In hindsight I’m surprised I managed to do as well as I did in school (Bachelor of Science, graduated Cum Laude and with Honors in General Studies). I missed some fundamentals in math that I don’t think I’m ever going to pick up properly unless I start from scratch at my own pace through the Khan Academy (my problems in math actually resulted in changing majors in the middle of my second year of college). This happened because, with my “buffer” there was no way to back up and see what I missed without constantly asking questions that would, I learned to fear over time, make me look stupid and as if I wasn’t paying attention. The best I could do was go back over it in my textbook at a later time, sometimes convincing myself that the teacher or professor didn’t go over it in class.
Other things that were, in hindsight, abnormal was my insistence that my vision going dark and my balance being completely gone from time to time was “just like what you get when you have an ear infection.” Turns out that no, that’s not what you get with an ear infection. “What? That’s just me?” As I was adjusting to the meds I could now feel the storm of a seizure start to roll over my brain only to stop before it turned into another “buffer.”

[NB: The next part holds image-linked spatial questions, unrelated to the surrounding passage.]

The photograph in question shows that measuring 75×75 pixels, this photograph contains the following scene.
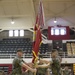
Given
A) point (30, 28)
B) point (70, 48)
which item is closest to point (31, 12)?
point (30, 28)

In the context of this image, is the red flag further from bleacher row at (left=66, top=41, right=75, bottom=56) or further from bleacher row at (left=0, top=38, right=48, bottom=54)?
bleacher row at (left=0, top=38, right=48, bottom=54)

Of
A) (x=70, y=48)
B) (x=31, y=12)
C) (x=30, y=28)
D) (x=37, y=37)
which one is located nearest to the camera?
(x=37, y=37)

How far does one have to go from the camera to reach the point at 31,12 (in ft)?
77.6

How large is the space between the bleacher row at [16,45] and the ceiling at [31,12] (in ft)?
5.53

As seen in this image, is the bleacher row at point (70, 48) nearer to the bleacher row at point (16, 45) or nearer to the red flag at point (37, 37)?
the bleacher row at point (16, 45)

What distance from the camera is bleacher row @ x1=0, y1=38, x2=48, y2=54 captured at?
25016mm

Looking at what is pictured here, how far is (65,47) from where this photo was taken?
25.7 metres

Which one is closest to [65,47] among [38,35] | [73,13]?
[73,13]

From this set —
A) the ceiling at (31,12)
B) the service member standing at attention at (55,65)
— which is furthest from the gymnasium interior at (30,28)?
the service member standing at attention at (55,65)

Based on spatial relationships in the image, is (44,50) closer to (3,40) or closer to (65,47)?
(65,47)

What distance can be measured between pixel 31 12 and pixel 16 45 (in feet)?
14.5

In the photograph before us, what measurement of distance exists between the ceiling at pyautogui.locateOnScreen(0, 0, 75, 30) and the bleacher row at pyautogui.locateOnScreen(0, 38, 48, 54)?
1686mm

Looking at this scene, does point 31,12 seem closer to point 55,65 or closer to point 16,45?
point 16,45

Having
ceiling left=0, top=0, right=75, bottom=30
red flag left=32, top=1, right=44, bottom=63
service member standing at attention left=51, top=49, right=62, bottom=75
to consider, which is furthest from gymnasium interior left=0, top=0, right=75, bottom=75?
service member standing at attention left=51, top=49, right=62, bottom=75
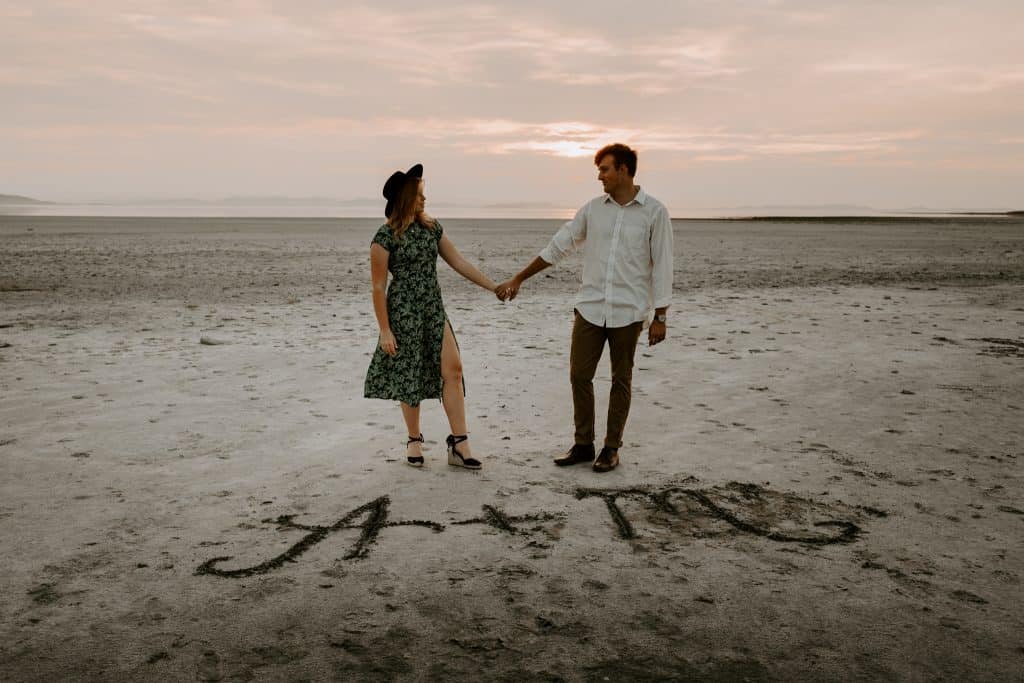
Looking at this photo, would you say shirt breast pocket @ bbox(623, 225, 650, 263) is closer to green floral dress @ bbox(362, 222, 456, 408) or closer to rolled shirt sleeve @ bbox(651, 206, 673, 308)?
rolled shirt sleeve @ bbox(651, 206, 673, 308)

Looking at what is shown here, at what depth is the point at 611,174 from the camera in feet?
17.1

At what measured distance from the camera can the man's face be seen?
5227 millimetres

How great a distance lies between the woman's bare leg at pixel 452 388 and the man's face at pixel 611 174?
1.37 m

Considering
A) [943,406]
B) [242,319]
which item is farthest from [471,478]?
[242,319]

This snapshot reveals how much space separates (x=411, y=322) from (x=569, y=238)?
1.21m

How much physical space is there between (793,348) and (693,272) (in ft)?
33.2

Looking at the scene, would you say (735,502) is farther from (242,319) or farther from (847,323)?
(242,319)

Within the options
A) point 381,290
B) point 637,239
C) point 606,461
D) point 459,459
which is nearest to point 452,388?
point 459,459

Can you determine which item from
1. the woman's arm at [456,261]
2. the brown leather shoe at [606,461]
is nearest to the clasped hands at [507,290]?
the woman's arm at [456,261]

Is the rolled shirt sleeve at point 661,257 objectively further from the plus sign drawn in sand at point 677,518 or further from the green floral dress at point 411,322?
the green floral dress at point 411,322

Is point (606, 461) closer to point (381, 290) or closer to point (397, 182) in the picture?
point (381, 290)

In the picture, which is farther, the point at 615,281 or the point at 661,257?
the point at 615,281

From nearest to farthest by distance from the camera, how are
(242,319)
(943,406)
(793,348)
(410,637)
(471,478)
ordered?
(410,637) → (471,478) → (943,406) → (793,348) → (242,319)

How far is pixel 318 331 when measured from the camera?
10812 millimetres
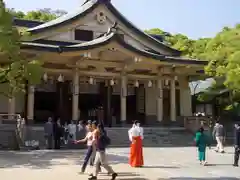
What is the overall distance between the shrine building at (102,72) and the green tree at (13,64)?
5.01 metres

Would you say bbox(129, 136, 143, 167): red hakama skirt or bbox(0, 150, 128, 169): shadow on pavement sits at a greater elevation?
bbox(129, 136, 143, 167): red hakama skirt

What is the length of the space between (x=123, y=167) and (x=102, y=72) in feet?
42.1

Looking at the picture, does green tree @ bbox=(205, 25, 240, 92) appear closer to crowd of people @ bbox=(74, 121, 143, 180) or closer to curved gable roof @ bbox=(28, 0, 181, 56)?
curved gable roof @ bbox=(28, 0, 181, 56)

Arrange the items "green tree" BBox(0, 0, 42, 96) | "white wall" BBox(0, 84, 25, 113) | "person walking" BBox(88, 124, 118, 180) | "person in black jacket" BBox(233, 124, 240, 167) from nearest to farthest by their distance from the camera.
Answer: "person walking" BBox(88, 124, 118, 180), "person in black jacket" BBox(233, 124, 240, 167), "green tree" BBox(0, 0, 42, 96), "white wall" BBox(0, 84, 25, 113)

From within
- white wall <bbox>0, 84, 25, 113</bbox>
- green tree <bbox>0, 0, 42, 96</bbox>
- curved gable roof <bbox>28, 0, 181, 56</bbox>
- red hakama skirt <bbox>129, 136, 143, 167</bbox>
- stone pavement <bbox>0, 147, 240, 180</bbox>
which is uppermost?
curved gable roof <bbox>28, 0, 181, 56</bbox>

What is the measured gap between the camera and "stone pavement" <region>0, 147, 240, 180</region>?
383 inches

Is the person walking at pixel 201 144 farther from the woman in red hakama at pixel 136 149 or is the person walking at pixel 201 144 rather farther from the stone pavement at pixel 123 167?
the woman in red hakama at pixel 136 149

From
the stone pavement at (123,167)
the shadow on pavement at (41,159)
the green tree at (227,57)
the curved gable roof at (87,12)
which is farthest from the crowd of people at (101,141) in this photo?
the curved gable roof at (87,12)

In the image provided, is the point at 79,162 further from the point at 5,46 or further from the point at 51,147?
the point at 5,46

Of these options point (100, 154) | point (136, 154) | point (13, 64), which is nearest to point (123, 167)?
point (136, 154)

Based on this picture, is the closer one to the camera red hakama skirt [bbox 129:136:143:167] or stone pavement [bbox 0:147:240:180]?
stone pavement [bbox 0:147:240:180]

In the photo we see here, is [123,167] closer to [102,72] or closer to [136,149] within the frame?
[136,149]

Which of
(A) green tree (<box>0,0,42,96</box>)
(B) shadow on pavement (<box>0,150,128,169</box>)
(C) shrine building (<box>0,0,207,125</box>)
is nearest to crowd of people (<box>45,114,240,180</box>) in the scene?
(B) shadow on pavement (<box>0,150,128,169</box>)

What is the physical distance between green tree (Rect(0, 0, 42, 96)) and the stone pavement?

I have other issues now resulting from the use of the AEDs, but they’re not as severe as what I had to deal with without the drugs and, now that I, as well as those around me, have a better picture of what’s going on in my brain, it’s manageable. Even if “managing” sometimes include texting me because I can’t understand what you’re trying to say when you speak to me, and my constant need to use Google Maps to navigate to places I’ve driven to multiple times (though I blame that on moving to different geographic areas every few years).
We live in our brains. We experience everything through a filter that is purely a construct of how we process sensory inputs. I think understanding that can help us better understand ourselves and the world around us.